Vorliegender Text:
= = = =

Wenn man schon etwas länger in Taipeh lebt, dann hat man relativ schnell alle Sehenswürdigkeiten gesehen. Zumindest die bekannten, die in keinem Reiseführer fehlen, wie z.B. Präsidentenpalast, Honglou Theater in Ximen, der Mengjia Longshan-Tempel und selbstverständlich Taipei 101. Bei mir kam schnell das Gefühl auf, dass es in Taipeh nicht viel zu sehen gibt und es auch nicht wirklich viele historische Gebäude gibt. Bis ich eines Tages mal etwas genauer auf einen der Umgebungspläne in einer MRT Station geschaut habe. Diese Pläne gibt es in jeder Station und zeigen was es so alles Nützliches im Umkreis von einigen 100 Metern gibt, wie z.B. Youbike Stationen, Banken, Polizeistationen, Tempel und vieles mehr.

= = = =

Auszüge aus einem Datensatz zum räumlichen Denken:
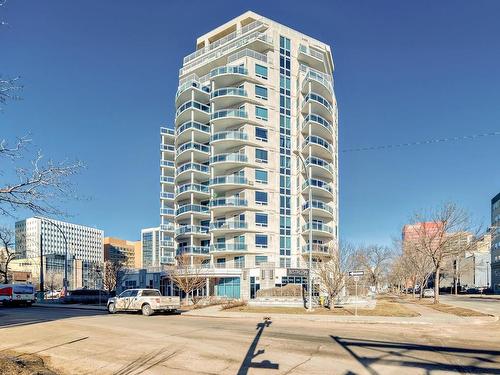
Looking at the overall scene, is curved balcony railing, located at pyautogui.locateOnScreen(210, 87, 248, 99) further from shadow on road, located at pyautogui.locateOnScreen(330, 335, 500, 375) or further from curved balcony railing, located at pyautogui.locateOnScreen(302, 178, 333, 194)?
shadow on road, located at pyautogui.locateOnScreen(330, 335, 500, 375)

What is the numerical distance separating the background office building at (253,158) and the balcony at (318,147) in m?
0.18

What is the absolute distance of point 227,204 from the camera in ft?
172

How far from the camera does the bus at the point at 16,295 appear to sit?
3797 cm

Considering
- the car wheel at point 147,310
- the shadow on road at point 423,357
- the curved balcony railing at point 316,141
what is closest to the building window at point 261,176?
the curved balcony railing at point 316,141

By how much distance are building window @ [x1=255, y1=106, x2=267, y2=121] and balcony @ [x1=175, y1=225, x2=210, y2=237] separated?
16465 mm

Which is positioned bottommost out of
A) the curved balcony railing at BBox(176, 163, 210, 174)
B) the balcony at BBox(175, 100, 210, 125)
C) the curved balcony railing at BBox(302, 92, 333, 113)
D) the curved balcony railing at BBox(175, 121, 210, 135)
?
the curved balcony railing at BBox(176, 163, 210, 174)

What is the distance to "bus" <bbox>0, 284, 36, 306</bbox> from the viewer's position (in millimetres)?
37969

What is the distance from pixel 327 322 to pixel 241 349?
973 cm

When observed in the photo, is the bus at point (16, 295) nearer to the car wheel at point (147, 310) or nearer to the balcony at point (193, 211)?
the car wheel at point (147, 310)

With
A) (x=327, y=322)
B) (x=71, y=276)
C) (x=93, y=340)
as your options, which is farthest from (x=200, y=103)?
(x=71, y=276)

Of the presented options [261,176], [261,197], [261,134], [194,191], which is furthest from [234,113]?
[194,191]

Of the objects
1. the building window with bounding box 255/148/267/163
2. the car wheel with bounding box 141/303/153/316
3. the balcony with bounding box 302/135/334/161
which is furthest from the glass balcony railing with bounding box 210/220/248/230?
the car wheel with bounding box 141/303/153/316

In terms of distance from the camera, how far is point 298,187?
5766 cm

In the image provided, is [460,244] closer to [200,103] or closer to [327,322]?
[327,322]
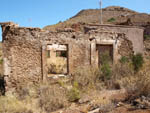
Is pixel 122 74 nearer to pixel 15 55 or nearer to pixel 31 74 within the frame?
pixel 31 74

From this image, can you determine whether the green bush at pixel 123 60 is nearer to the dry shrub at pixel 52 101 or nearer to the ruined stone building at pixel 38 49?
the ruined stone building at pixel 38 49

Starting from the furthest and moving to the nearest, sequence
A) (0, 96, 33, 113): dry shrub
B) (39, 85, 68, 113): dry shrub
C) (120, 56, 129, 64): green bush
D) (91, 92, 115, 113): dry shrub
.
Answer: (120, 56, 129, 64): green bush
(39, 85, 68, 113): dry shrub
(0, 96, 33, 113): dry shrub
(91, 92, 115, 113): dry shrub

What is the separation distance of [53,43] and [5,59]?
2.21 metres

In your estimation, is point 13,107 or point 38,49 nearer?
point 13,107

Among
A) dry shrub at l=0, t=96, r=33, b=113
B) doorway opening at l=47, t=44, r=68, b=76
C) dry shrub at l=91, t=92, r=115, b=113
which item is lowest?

= = = =

Kurze Übung: Übersetze diesen Satz aus dem vorliegenden Text über Taipeh ins Englische: „Diese Pläne gibt es in jeder Station und zeigen was es so alles Nützliches im Umkreis von einigen 100 Metern gibt, wie z.B. Youbike Stationen, Banken, Polizeistationen, Tempel und vieles mehr.“

Das Ergebnis: These maps are found in every station and show all the useful things within a radius of a few hundred meters, such as Youbike stations, banks, police stations, temples and much more.